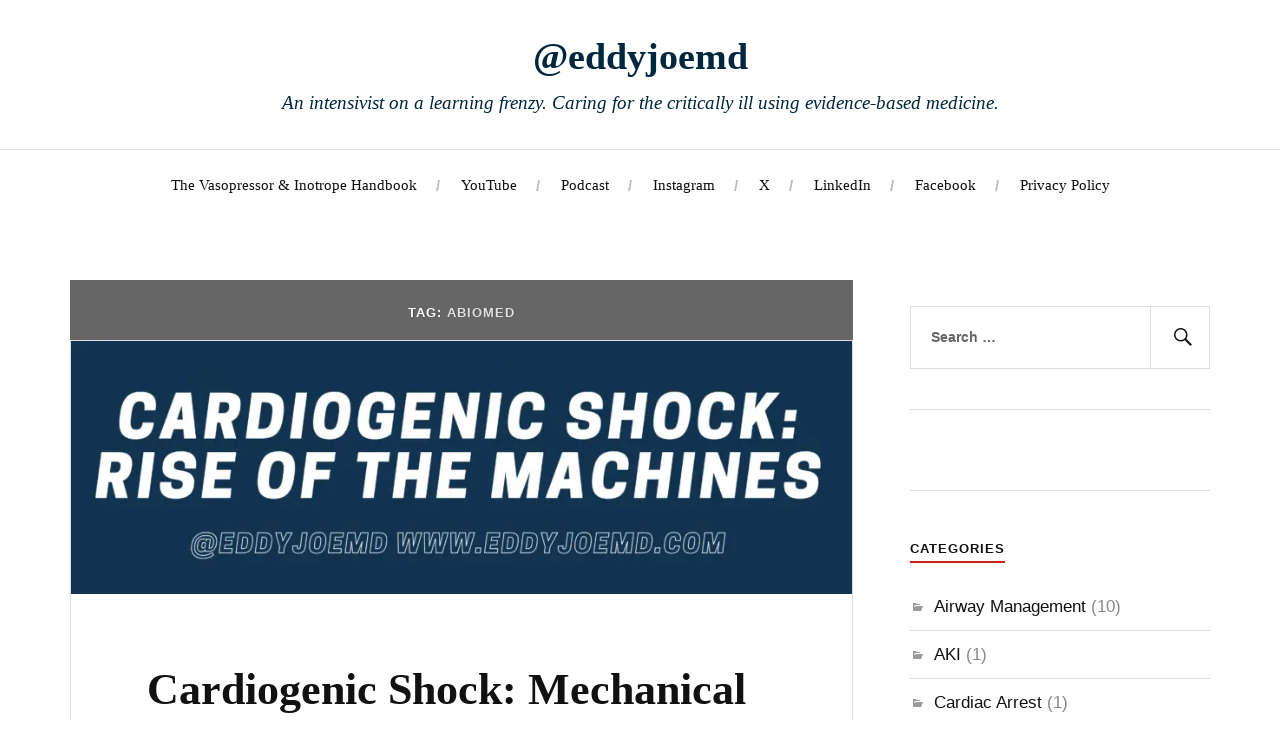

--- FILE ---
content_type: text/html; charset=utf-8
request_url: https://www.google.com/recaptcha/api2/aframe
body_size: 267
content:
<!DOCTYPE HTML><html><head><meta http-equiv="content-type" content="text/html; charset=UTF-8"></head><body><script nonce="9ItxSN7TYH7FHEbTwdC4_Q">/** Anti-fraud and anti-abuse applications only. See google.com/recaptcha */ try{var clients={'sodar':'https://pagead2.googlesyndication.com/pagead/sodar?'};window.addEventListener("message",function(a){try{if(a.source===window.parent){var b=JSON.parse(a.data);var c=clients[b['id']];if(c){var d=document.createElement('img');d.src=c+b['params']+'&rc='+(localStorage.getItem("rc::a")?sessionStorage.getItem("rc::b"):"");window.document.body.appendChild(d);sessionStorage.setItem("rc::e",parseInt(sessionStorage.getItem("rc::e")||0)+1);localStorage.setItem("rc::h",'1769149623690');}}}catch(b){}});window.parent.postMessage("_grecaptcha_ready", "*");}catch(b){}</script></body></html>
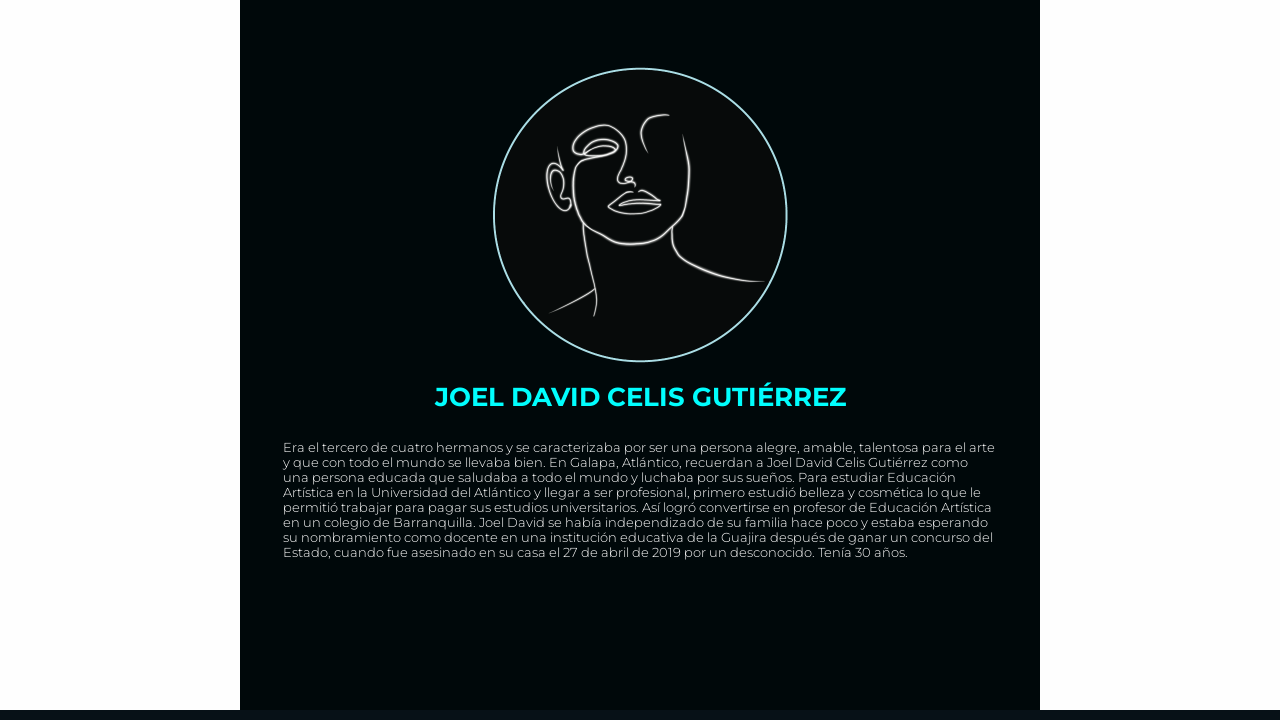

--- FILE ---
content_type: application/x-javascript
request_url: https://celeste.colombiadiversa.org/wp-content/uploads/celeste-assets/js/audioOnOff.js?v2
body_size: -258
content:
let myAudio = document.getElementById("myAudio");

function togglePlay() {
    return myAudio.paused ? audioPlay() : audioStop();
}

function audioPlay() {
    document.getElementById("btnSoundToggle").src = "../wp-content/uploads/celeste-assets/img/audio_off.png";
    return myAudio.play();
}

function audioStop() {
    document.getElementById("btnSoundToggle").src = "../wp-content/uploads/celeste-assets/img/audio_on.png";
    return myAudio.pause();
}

■ ■ ■ ■ ■

# TASK DESCRIPTION
Search the entries above for the string "uploads", and report each line where it occurs.

# RESULT FOR THIS EXERCISE
request_url: https://celeste.colombiadiversa.org/wp-content/uploads/celeste-assets/js/audioOnOff.js?v2
    document.getElementById("btnSoundToggle").src = "../wp-content/uploads/celeste-assets/img/audio_off.png";
    document.getElementById("btnSoundToggle").src = "../wp-content/uploads/celeste-assets/img/audio_on.png";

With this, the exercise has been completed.